Additional options in the call for ABAQUS are:

for interactive calls:

convert={restart|select|all}
[analysis|datacheck|continue|recover]

in batch jobs handled by the Job Management System:

[-s "{restart|select|all}"]
[-s "{analysis|datacheck|continue|recover}"]

Most of the options were explained in chapter 3, so here are only the new ones:

More information can be found in the ABAQUS Analysis User's Manual.

7. ABAQUS/Design

ABAQUS/Design allows to define in the ABAQUS input file

• define parameters, i.e. assign names to input variables
• perform parameter studies based on Python.

Parameterization
Parameters or variables are defined by the *PARAMETER option. A complete description can be found in the ABAQUS Analysis User's Manual.

A parameterized input file is executed like an ordinary input file:

abaqus job=id.inp

Then a file id.pes is generated, which corresponds to the input file, in which all parameters are replaced by the current values. This file is then read in and executed.

Parameter studies
If one wants to perform parameter studies, i.e. let one or more parameters vary and perform an ABAQUS run for each value or combination of values, a script must be generated,

• which defines the parameter space,
• that defines the parameter variation,
• which generates and executes an ABAQUS input file for each parameter or parameter combination
• which collects and outputs the results from the individual runs.

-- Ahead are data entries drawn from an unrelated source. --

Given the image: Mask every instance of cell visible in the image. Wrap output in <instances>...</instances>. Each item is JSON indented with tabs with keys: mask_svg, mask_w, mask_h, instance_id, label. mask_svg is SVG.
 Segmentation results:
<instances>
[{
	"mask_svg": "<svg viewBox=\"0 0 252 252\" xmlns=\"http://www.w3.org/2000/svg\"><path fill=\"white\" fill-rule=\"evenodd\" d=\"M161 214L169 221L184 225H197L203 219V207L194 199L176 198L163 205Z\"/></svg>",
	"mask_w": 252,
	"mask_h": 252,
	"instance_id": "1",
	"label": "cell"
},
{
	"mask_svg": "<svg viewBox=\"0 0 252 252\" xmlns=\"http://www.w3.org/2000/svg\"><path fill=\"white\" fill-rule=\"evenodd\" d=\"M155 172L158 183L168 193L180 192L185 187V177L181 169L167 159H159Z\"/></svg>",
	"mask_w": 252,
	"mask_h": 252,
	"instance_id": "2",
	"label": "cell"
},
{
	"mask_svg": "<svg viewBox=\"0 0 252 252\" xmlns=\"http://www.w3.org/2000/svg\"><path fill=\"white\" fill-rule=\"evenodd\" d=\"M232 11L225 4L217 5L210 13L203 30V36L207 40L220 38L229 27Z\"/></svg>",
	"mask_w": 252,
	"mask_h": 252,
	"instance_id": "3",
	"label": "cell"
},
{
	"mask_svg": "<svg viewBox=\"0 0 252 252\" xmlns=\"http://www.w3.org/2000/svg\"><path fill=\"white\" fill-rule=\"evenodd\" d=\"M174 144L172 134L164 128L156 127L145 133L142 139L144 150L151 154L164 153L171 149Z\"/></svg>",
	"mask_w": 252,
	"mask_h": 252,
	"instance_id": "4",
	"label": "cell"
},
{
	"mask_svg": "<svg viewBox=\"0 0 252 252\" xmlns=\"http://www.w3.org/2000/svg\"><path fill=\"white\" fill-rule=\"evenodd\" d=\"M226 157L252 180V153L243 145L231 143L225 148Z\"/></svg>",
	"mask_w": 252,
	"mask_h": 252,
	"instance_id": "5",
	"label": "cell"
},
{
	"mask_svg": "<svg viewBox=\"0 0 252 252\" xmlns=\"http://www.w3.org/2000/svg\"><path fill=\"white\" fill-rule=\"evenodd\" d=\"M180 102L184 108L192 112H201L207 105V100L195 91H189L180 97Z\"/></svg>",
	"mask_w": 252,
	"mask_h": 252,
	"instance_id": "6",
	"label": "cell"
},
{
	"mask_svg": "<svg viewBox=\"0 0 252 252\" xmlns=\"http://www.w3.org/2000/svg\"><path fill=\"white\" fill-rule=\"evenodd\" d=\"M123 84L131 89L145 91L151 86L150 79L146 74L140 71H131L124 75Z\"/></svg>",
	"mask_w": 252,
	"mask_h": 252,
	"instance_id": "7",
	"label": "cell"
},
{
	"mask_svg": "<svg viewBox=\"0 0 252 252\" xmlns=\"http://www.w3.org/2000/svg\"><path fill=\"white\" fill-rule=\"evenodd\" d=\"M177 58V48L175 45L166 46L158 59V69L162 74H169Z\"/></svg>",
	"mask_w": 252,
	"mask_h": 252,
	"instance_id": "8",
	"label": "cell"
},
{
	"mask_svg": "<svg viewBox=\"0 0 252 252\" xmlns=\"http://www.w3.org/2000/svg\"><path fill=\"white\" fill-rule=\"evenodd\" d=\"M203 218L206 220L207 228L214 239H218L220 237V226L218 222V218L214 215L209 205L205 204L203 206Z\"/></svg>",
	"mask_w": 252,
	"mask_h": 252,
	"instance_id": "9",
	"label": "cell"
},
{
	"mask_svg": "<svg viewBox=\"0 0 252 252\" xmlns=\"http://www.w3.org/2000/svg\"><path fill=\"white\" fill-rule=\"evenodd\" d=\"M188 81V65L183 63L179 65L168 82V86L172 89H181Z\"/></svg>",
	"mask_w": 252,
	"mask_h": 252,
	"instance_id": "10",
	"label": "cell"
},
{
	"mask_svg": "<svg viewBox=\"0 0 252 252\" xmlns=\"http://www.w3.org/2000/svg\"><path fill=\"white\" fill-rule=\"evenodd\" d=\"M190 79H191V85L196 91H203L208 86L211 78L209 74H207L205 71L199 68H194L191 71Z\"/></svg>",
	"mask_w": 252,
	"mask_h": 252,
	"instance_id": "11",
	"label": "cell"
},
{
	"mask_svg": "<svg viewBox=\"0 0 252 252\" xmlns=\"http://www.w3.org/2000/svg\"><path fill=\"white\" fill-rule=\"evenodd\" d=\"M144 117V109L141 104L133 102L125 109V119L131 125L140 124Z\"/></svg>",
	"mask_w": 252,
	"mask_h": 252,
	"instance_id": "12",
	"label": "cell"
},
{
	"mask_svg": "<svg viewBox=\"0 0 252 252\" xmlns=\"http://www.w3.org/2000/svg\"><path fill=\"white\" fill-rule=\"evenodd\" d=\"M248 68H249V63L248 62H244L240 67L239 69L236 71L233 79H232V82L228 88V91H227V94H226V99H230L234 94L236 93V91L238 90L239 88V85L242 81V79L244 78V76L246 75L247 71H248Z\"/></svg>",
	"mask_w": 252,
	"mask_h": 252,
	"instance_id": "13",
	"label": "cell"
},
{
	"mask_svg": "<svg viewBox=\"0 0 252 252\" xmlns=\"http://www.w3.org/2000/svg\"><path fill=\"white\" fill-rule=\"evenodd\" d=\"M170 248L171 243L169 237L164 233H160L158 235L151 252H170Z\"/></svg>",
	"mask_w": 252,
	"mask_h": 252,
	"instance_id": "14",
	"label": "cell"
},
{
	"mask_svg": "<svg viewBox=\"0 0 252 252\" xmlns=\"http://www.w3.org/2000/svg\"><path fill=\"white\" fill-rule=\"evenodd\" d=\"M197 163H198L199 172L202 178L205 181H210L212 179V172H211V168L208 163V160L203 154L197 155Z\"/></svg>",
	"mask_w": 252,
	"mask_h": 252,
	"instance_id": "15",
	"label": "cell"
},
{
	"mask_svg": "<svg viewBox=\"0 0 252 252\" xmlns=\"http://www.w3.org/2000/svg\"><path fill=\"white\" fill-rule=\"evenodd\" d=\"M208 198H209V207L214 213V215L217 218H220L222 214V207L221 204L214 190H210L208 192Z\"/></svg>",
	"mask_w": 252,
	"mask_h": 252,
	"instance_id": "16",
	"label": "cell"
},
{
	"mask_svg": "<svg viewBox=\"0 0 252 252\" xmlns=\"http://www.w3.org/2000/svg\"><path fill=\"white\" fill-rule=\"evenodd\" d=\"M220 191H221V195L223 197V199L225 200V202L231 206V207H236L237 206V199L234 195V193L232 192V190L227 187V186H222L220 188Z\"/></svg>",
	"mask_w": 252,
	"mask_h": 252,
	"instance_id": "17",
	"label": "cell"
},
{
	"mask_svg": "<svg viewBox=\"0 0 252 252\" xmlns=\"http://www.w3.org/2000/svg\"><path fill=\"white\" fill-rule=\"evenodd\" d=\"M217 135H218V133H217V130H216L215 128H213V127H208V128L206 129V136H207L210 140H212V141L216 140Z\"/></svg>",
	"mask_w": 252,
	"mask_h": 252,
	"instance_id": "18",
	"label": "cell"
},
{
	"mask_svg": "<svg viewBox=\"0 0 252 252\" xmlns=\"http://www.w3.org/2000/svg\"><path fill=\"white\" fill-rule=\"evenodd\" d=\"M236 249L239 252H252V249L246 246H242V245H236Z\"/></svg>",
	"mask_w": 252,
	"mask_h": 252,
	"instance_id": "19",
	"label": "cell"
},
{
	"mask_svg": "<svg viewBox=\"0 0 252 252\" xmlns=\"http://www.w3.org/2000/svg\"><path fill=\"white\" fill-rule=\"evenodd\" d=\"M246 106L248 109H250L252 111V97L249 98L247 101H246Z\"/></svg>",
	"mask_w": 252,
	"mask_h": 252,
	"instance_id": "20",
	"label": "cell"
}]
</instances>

The name of the script file is of the form study.psf, and the parameter study is represented by

abaqus job=bla script=study

is started. A series of input files named id_aStudy_*.inp are then generated from the parameterized ABAQUS input file id.inp. aStudy is the name of the parmater study assigned in the script file. The * stands for a numbering which is assigned automatically depending on the type of parameter combination. The input file id.inp is referenced in the script file.

From the script file study.psf a script file study_X.psf is generated, which executes the single ABAQUS jobs. For each parameter or parameter combination a file id_aStudy_*.pse is generated from id_aStudy_*.inp, which is executed. Consequently, there may be a set of files as a result, i.e.

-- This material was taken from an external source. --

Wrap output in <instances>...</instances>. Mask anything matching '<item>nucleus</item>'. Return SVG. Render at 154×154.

id_aStudy_*.dat, id_aStudy_*.fil, id_aStudy_*.log, id_aStudy_*.msg, id_aStudy_*.sta and id_aStudy_*.res.

A file study.var contains all parameter variations that are calculated. Files id_aStudy_*.pes and id_aStudy_*.pmg are also created. The result of the parameter study is in a file of the form study_nnn.psr. nnn is a letter-number combination.

It is also possible to control the parameter study interactively. This and other possibilities can be found in the User's Manual.

8. documentation, examples

The ABAQUS manuals are completely available as online documentation. By calling

abaqus doc

you have access to

ABAQUS Analysis User's Manual
ABAQUS/CAE User's Manual
ABAQUS Theory Manual
ABAQUS Verification Manual
ABAQUS Example Problems Manual
ABAQUS Benchmark Problems
ABAQUS Keywords Manual
ABAQUS Release Notes
Getting Started with ABAQUS
Getting Started with ABAQUS/Standard
Getting Started with ABAQUS/Explicit
and many more.

The examples from the Example Manuals are also available as input files. For downloading use the fetch module of ABAQUS.

abaqus fetch job=Input-File

The name of the input file obeys a convention which is explained in the introduction chapter of the Example Manuals.